• **Source passage**:
4. Heard Shri Richik Harikant, learned Counsel for the appellant and Shri Girijesh Kumar, learned Authorised Representative for the Department and perused the case records.
5. Learned Counsel for the appellant referring to the declared quantity of the goods and what was found submitted that the difference in the two was not very huge. In the case of Baby Booty and Baby Teether, the difference was found to be merely of 2 dozens less than what was declared by the appellant on the basis of the documents sent by the supplier. He thereby emphasized that there was no intent to mis-declare the quantity of the goods.
On the issue of mis-declaration of value, he submitted that the quantity of goods being different, the value needs to be re-assessed. He submitted that the value declared has been wrongly rejected merely on the basis of broad description found in the NIDB Data and therefore, the allegation of mis-declaration of value, consequent seizure and imposition of redemption fine and penalty is unjustified. The learned Counsel also emphasized that the value of the imported goods for the purpose of levy of duty is the transaction value and not the deemed value of such or like goods. The learned Counsel has also challenged that there is no material on record to show that the quantity, design, composition, etc. of fabric imported by the appellant and the fabric referred to in the impugned order is similar. Learned Counsel also challenged the order of confiscation along with redemption fine and penalty of equivalent amount under Section 114A of the Act.
6. Per contra, the learned Authorised Representative for the Department reiterated the findings of the Authorities below and pointed out to the fact that the appellant voluntarily waived the SCN and PH. He accepted the re-valuation and paid the requisite duty and penalty amount. He referred to the decision of the Tribunal in the case of Commissioner of Customs (Import), ICD, TKD, New Delhi Vs. Sodagar Knitwear4. Learned Authorised Representative argued that the mis-declaration in the description and the quantity of the goods coupled with under-valuation stands proved. Consequently, the rejection of the declared value under Rule 12 and re-determination thereof under Rule 5 of Customs Valuation Rules, 2007 has been rightly invoked. Since the case satisfies deliberate mis-declaration, the confiscation under Section 111(m) & (I) and penalty under Section 114(A) is proper.
7. From the records of the case and the submissions made by the learned Counsel for the appellant, it is an undisputed position that the quantity, description and valuation of the goods imported were mis-declared. However, the reason given by the appellant is that the mistake has occurred during the loading of the items from the suppliers side and this fact of mis-declaration came to notice only during the examination of the container. Similarly, for non-declaration of MRP/RSP, as per the provisions of Standard of Weights and Measure (Packaged Commodities) Rules, 1977, he stated that the mistake is on the part of the supplier, who has missed to fix the tag/logo of MRP/RSP on the items. It is also evident from his statement that he had admitted the mistake and the liability of making good the deficient duty being the importer of the goods. He requested for waiver of the show cause notice and agreed to pay the differential duty on the basis of reassessment in terms of the statutory provisions. Thus the appellant having accepted the mis-declaration and, thereby rejection of the declared value agreed to pay the re-determined value voluntarily. The law on the issue of reliance being placed on the voluntary statement made under Section 108 of the Act is well settled that it is a valid piece of evidence. We also find that the statement has not been retracted till date. In view of the admission of the appellant and following the decision of the Apex Court in Commissioner of C.EX., Madras versus M/s Systems and Components Private Ltd5 that what has been admitted need not be proved, nothing further survives to be appreciated.

• **Data below**:
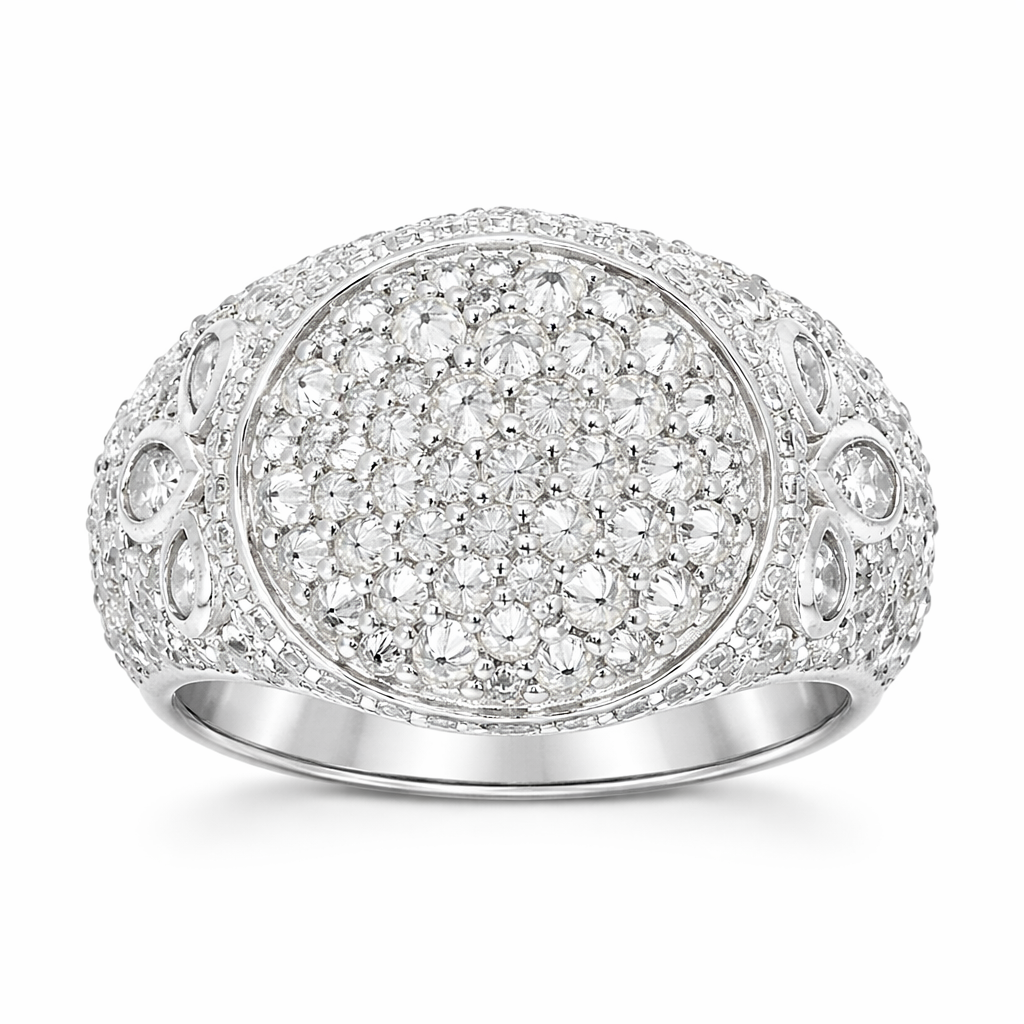 Inverted Silver Color Half Clover Ring – Inverted VVS D Color Stones, 925 Silver – Ice House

• **Task list**:
- A) Summarize the customs appeal excerpt in two sentences.
- B) Answer these questions using the customs appeal excerpt:
(i) By how much did the quantity of Baby Booty and Baby Teether fall short of what was declared?
(ii) According to the Department's representative, under which rule of the Customs Valuation Rules, 2007 was the declared value rejected?
(iii) According to the appellant, who failed to fix the MRP/RSP tag or logo on the items?
The listing comes from a source unrelated to the customs appeal excerpt.

• **Answers given**:
- A) Counsel for the appellant argued that the quantity shortfall was small and showed no intent to mis-declare, that the declared value was wrongly rejected on broad NIDB data, and that the confiscation, redemption fine and penalty were unjustified. The Department's representative answered that the mis-declaration and under-valuation stood proved, and the order finds the mis-declaration undisputed because the appellant admitted it in an unretracted statement under Section 108 and agreed to pay the differential duty, so what was admitted needed no further proof.

- B)
(i) The quantity fell short by 2 dozen.
(ii) The declared value was rejected under Rule 12.
(iii) The supplier failed to fix the tag or logo.